Nesses momentos, uma amiga passa pra convidá-la a comer, Hugo fica nervoso,

mas Ana inventa que a menina está doente e ...a despacha... a despede (no texto

diz: ”la despide”, a despacha de imediato. Rapidamente). Assim os três ficam

juntinhos em casa para disfrutar do domingo (“a disfrutar del domingo”, disse o

texto,a disfrutar do domingo. Eu diria para disfrutar. Hugo... ou para curtir o domingo,

seria muito melhor). Hugo conserta as janelas e o telefone que ele quebrou na noite

anterior, enquanto ele vai assobiado, assobiando. (Eu diria assobiando por causa do

processo (ruído) da ação, no texto “silba”, o verbo tá no presente, enquanto

assovia...tudo bem). Ana se dá conta de que ele baila muito bem el danzón, que é

um tipo de música cubana, uma dança que ela adora, mas que nunca pode praticar

com ninguém, não pode dançar com ninguém. Ele lhe propõe que eles bailem, que

eles dancem uma música e os dois s encaixam de uma tal maneira que dançam até

já de noitinha, (já entrada la tarde, ou de noitinha, eu diria). Pauli os observa,

aplaude e finalmente dorme. Rendidos, exaustos, terminam (é...) deitados no... na

poltrona da sala. (No texto diz “tirados”, tirado (né?), esticado, é... estendido, eu diria

que deitado, deitado, muito melhor).
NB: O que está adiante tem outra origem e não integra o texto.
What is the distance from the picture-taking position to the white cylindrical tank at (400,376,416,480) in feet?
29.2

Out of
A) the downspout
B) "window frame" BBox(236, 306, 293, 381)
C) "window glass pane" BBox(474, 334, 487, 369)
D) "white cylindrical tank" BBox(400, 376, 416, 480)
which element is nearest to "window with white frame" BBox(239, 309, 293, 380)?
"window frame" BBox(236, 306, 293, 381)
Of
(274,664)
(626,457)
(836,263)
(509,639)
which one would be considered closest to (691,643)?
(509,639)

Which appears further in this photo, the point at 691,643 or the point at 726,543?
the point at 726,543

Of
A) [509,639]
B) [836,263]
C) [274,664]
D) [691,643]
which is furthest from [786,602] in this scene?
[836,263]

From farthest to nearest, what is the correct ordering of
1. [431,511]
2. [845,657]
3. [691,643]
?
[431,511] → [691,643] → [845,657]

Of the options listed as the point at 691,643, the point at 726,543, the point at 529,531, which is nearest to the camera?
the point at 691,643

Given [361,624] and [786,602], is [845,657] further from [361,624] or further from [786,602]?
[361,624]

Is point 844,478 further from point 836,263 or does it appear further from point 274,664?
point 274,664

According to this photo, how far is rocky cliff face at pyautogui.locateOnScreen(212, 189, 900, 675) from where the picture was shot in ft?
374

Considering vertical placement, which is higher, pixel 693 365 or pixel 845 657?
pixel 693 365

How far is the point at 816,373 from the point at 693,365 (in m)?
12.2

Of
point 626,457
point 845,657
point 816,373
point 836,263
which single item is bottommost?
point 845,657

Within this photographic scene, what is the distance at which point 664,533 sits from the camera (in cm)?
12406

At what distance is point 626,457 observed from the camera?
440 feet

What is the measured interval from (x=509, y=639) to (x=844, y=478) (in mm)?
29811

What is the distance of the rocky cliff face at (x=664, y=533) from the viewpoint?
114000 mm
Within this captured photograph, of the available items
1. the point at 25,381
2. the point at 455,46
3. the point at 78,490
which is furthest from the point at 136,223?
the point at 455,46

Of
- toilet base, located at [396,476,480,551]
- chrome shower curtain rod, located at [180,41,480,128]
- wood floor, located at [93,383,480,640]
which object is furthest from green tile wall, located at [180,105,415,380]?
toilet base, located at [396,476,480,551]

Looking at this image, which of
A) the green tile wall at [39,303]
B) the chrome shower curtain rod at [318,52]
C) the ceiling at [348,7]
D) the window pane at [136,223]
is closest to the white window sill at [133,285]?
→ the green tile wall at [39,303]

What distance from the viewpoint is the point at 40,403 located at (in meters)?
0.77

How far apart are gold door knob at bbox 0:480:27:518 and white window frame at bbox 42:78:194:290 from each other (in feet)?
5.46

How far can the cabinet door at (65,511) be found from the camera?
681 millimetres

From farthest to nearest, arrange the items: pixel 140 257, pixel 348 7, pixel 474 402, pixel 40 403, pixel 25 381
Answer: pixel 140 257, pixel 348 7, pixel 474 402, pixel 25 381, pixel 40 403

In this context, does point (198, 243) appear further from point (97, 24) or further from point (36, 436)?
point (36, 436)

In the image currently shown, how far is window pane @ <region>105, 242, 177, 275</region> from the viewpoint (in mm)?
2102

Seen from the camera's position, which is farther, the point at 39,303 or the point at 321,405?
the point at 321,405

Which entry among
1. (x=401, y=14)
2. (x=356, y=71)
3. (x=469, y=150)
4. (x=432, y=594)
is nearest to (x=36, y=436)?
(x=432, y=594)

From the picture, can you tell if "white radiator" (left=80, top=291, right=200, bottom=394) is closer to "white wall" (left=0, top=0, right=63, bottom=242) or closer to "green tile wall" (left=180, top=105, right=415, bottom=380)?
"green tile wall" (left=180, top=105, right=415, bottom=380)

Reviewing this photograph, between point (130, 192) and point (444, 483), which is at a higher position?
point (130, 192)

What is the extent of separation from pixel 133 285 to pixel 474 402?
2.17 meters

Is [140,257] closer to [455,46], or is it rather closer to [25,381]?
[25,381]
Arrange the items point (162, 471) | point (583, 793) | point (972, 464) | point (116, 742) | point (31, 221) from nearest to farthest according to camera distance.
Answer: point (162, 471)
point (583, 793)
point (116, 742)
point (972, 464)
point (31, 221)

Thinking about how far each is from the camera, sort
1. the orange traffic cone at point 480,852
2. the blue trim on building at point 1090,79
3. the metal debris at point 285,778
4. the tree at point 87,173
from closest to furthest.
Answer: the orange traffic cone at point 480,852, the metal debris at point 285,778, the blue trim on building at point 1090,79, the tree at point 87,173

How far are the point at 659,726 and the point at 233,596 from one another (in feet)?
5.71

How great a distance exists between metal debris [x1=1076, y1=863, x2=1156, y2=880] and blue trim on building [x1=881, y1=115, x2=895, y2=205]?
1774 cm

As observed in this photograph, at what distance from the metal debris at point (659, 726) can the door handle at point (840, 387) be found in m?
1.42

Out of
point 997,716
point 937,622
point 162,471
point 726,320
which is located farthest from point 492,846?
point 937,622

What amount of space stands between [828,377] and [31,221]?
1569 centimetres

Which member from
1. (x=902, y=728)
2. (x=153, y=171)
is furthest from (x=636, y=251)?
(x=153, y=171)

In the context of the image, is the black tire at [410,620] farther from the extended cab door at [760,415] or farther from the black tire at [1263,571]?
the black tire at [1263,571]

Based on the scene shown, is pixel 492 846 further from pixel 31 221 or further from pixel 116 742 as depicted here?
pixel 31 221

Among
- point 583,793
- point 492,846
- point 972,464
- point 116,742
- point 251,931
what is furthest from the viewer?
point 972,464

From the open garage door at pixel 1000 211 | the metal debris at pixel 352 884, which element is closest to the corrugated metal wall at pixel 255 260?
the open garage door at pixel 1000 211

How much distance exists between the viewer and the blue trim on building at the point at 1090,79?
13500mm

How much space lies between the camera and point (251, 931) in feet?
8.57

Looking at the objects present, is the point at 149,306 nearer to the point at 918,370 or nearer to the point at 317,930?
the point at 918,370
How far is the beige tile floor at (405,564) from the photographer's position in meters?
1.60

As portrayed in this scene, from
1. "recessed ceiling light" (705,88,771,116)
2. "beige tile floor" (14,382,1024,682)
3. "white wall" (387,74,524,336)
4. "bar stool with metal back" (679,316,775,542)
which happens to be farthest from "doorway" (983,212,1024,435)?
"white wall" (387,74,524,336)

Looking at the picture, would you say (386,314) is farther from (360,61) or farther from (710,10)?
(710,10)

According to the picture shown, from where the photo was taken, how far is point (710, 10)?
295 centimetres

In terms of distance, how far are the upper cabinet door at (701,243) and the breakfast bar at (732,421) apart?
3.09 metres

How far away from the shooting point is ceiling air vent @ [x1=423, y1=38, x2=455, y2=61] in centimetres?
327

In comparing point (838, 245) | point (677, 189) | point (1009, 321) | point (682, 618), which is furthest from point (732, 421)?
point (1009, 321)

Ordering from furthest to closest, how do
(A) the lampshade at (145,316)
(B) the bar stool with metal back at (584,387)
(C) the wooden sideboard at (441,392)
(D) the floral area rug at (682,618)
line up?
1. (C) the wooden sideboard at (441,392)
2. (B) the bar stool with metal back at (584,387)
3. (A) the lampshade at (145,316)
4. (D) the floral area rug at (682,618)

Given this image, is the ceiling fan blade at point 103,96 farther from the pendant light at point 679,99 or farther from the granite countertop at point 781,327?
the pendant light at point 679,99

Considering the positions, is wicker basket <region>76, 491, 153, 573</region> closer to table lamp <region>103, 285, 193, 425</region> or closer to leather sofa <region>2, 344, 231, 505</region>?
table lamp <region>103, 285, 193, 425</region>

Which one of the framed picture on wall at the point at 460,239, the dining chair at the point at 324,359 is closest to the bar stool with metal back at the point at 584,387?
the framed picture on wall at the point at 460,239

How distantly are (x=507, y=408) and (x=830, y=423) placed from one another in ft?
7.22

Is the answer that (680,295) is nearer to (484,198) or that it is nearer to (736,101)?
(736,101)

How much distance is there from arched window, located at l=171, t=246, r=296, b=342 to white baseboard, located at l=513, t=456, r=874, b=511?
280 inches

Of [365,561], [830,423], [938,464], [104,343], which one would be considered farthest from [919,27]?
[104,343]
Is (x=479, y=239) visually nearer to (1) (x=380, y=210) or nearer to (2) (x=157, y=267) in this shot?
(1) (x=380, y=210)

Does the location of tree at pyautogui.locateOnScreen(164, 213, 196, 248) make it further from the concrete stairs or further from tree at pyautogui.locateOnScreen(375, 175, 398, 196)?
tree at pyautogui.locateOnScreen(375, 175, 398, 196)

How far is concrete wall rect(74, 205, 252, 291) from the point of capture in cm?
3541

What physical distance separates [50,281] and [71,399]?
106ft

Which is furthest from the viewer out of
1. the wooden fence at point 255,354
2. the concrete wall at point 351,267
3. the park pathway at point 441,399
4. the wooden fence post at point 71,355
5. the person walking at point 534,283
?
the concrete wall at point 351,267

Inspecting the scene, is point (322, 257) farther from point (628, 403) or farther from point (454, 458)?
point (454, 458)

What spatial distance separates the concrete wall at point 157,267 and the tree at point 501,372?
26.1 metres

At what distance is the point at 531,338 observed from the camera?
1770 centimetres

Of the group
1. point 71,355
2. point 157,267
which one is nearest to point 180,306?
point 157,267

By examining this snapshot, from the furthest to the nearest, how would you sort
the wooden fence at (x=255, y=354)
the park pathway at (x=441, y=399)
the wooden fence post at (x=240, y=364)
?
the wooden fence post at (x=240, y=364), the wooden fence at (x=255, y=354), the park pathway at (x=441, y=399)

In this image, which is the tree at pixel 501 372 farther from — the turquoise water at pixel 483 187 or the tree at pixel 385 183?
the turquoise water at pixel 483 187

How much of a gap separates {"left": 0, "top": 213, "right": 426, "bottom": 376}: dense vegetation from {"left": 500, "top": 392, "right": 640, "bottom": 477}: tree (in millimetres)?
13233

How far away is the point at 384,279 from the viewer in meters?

Mas, nesse ínterim, (para entonces, diz no

texto, “se les fue el santo al cielo”, “o santo foi ao céu”, eu diria que seria uma

tradução boa, “acabou-se o que era doce”, o que é bom se acabou, né?) ,pois é hora

de que o marido volte.(ah...) Ainda que Ana resista, Hugo lhe devolve quase tudo

que ele tinha roubado, lhe dá alguns conselhos para que não se metam em sua casa

os ladrões e se despede das duas mulheres com não pouca tristeza.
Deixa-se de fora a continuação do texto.